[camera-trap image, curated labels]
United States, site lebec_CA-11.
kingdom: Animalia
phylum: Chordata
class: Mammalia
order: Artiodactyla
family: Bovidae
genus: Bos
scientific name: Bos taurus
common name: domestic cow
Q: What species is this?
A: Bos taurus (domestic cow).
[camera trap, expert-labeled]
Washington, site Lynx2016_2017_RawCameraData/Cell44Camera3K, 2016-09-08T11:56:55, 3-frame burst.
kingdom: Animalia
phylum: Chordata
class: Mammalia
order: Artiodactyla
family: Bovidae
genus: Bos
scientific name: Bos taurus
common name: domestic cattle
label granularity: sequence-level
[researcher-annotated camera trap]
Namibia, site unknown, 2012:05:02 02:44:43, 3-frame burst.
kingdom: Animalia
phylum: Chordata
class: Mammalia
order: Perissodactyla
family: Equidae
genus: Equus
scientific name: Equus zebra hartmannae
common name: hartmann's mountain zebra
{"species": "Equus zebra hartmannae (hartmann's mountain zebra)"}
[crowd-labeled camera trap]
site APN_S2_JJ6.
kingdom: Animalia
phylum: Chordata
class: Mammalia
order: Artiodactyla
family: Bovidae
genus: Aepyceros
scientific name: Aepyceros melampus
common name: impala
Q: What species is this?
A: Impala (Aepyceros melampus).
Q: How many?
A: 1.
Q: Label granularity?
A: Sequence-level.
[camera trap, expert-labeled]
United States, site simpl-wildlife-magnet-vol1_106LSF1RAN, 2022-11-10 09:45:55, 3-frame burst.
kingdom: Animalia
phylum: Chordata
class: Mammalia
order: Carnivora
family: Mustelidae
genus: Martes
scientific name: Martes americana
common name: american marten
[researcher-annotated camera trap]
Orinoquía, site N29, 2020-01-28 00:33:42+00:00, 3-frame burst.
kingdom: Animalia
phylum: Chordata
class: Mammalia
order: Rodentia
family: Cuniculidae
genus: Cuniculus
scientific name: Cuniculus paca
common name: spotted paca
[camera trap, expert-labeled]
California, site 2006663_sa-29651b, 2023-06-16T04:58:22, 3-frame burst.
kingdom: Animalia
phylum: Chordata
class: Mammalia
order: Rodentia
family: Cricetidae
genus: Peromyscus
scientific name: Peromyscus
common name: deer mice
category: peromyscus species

● **Directions for this task**: Copy each line above that contains the word "States".

● **Result for this task**:
United States, site lebec_CA-11.
United States, site simpl-wildlife-magnet-vol1_106LSF1RAN, 2022-11-10 09:45:55, 3-frame burst.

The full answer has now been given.